Glycopeptides, formed by the addition of glycan groups, are a common post-translational modification (PTM). They are closely associated with various cell activities including cell-to-cell interaction, apoptosis and receptor-ligand binding. Glycan groups are either O-linked through serine or threonine residues or, more commonly, N-linked via asparagine or arginine. Studies have shown that this PTM is often abnormally expressed in disease states such as cancer. In the search for novel biomarkers of disease, it is therefore clinically relevant to examine glycoprotein isoforms for changes in glycosylation site or altered abundance.
Unfortunately, detection and characterization of glycoproteins are not straightforward. They are usually present at low levels in complex samples such as plasma or serum, where matrix and more abundant proteins can mask their presence. Additional complications to mass spectrometric (MS) detection include dilution of precursor ion signal and the lack of a common PTM mass shift.
A Thermo Fisher Scientific research team (Peterman et al., 2014) that included scientists from Eastern Virginia Medical School recently developed an automated workflow using multiplexed liquid chromatography–mass spectrometry (LC-MS) to characterize and quantify O-linked glycopeptides in pooled plasma. They used serial antibody extraction to immune-enrich the analytes, followed by acquisition of high-resolution/accurate mass (HR/AM) and tandem mass spectrometric (MS/MS) data from a Q Exactive Hybrid Quadrupole-Orbitrap mass spectrometer (Thermo Scientific).

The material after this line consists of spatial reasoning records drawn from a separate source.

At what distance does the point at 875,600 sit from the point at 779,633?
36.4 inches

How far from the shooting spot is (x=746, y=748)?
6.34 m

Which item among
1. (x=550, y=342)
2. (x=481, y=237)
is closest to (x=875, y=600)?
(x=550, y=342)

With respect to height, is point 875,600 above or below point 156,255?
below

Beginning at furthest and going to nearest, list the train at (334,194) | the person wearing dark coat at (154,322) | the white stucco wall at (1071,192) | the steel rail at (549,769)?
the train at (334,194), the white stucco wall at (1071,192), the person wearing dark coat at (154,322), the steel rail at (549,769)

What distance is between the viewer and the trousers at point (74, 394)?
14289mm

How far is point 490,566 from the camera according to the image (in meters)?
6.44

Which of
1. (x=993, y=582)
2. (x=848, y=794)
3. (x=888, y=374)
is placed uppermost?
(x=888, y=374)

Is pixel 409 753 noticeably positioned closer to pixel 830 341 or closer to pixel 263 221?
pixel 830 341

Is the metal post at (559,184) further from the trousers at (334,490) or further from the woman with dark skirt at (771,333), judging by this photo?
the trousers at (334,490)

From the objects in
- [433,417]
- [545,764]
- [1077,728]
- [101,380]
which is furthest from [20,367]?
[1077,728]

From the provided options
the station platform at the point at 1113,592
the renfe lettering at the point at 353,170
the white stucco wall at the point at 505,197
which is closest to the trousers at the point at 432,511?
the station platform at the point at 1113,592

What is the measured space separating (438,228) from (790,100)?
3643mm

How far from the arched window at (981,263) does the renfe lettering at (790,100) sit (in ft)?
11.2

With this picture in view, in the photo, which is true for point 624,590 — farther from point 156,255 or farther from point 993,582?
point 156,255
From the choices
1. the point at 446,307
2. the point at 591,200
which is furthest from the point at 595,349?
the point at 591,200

Peterman and co-authors investigated sample preparation methods, comparing straightforward trypsin digestion of unextracted samples with a pre-digestion multiplexed analyte extraction step using mass spectrometric immunoassay immunoprecipitation, or MSIA-IP. They prepared MSIA D.A.R.T.’S pipette tips (Thermo Scientific), each covalently loaded with one of five different antibodies to specific glycopeptides—apolipoprotein CIII, serotransferrin, Zinc-α-2-glycoprotein, α-1-antitrypsin, and lactotransferrin. The scientists compared single extractions with serial extractions; in the former, one MSIA tip was used per plasma well, and in the latter, each well was serially extracted using all five MSIA tips. They then digested the extractions, either pooled together or singly.

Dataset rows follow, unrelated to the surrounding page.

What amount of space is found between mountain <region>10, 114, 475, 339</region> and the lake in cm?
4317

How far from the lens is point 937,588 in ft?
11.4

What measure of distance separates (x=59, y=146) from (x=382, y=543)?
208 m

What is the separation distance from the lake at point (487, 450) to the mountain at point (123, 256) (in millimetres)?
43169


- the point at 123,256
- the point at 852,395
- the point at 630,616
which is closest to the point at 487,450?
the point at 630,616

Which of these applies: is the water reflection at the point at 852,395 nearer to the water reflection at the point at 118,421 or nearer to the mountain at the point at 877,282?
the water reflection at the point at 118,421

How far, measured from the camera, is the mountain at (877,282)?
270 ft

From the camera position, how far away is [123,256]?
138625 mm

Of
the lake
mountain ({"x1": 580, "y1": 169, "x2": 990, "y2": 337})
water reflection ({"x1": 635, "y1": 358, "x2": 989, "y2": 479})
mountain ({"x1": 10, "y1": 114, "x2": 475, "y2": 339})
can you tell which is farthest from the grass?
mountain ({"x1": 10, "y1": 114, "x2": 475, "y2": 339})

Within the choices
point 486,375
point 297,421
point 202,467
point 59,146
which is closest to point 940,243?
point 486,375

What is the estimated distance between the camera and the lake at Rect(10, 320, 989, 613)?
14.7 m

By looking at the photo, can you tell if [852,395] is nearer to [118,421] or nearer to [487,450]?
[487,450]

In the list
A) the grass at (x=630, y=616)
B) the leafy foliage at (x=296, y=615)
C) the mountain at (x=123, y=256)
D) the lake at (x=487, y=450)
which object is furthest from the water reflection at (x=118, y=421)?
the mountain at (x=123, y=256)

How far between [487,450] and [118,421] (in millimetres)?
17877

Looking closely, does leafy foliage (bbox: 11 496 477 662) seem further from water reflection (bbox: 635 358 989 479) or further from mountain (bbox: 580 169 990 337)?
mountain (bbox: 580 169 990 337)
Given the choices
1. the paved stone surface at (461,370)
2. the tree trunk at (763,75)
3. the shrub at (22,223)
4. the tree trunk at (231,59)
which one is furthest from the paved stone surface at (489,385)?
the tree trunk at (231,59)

Using a targeted data extraction approach implementing automated data reduction, Peterman et al. created a refined list of highly confident peptides from the initial HR/AM and MS/MS results obtained. The scientists used Thermo Scientific’s Proteome Discoverer 1.4 software to identify proteins and peptides and Pinpoint 1.4 software to select O- and N-linked glycopeptides. As an internal quality control, they spiked the samples using the Pierce Peptide Retention Time Calibration (PRTC) kit (Thermo Scientific).

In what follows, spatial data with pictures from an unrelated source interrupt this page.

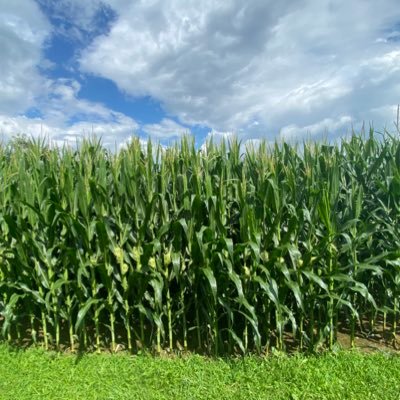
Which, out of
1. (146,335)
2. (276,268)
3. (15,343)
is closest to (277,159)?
(276,268)

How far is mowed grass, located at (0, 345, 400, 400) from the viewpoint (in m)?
3.12

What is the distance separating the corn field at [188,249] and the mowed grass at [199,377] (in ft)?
0.75

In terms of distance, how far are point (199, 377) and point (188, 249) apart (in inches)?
48.0

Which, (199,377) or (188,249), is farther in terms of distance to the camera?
(188,249)

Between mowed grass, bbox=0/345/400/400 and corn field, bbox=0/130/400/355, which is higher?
corn field, bbox=0/130/400/355

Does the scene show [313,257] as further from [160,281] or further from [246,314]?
[160,281]

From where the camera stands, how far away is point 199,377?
3.33 meters

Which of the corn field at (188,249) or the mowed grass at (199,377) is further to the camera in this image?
the corn field at (188,249)

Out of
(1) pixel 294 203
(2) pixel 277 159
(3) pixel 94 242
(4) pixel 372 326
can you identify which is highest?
(2) pixel 277 159

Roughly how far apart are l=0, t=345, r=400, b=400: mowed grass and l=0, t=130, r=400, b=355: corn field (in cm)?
23

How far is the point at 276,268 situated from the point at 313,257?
388mm

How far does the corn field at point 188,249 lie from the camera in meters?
3.58

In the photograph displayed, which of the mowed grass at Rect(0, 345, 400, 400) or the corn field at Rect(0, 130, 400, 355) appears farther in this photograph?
the corn field at Rect(0, 130, 400, 355)

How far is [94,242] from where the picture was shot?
3.83 meters
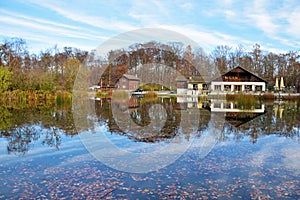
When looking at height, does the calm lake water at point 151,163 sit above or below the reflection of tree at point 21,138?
below

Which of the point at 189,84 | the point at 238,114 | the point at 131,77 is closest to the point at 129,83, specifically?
the point at 131,77

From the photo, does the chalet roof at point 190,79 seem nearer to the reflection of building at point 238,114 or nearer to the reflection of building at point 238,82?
the reflection of building at point 238,82

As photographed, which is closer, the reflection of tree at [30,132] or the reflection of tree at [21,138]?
the reflection of tree at [21,138]

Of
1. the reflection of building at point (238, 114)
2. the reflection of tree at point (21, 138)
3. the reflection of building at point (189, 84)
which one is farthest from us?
the reflection of building at point (189, 84)

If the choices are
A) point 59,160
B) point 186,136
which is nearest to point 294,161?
point 186,136

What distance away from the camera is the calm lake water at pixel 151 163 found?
4.36 m

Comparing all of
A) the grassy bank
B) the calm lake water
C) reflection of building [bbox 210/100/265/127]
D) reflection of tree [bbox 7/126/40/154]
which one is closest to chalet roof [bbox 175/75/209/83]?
the grassy bank

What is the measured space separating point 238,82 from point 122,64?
16008mm

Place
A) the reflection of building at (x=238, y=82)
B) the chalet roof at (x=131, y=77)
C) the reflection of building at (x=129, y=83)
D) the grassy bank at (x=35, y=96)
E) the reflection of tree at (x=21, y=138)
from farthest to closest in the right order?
the reflection of building at (x=238, y=82), the reflection of building at (x=129, y=83), the chalet roof at (x=131, y=77), the grassy bank at (x=35, y=96), the reflection of tree at (x=21, y=138)

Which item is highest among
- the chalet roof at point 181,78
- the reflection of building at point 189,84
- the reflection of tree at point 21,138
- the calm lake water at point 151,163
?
the chalet roof at point 181,78

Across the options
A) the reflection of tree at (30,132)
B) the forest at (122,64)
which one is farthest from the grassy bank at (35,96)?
the reflection of tree at (30,132)

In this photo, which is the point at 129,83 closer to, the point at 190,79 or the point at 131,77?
the point at 131,77

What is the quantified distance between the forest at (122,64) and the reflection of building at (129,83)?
119 cm

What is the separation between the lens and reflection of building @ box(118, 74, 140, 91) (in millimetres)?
37406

The scientists found that MSIA-IP extraction prior to digestion greatly aided glycopeptide discovery; for example, the area under the curve (AUC) values for the apolipoprotein CIII peptide exhibited a 500-fold increase when compared with the results from the unextracted digests. Furthermore, serial extractions showed similar recovery to single extractions, with the additional benefits of improved workflow and conservation of sample volume.
The scientists propose that the data collected from their new workflow accurately quantifies unmodified peptides and their glycopeptide forms. In addition to conserving limited sample volumes, multiplexed LC-MS shows potential for comparing control samples with those from patients with disease.
1. Peterman, S., et al. (2014) “Targeted Multiplexed Quantitation of Glycoproteins and Corresponding Glycoforms Using MSIA LC-HR/AM MS Analysis,” poster.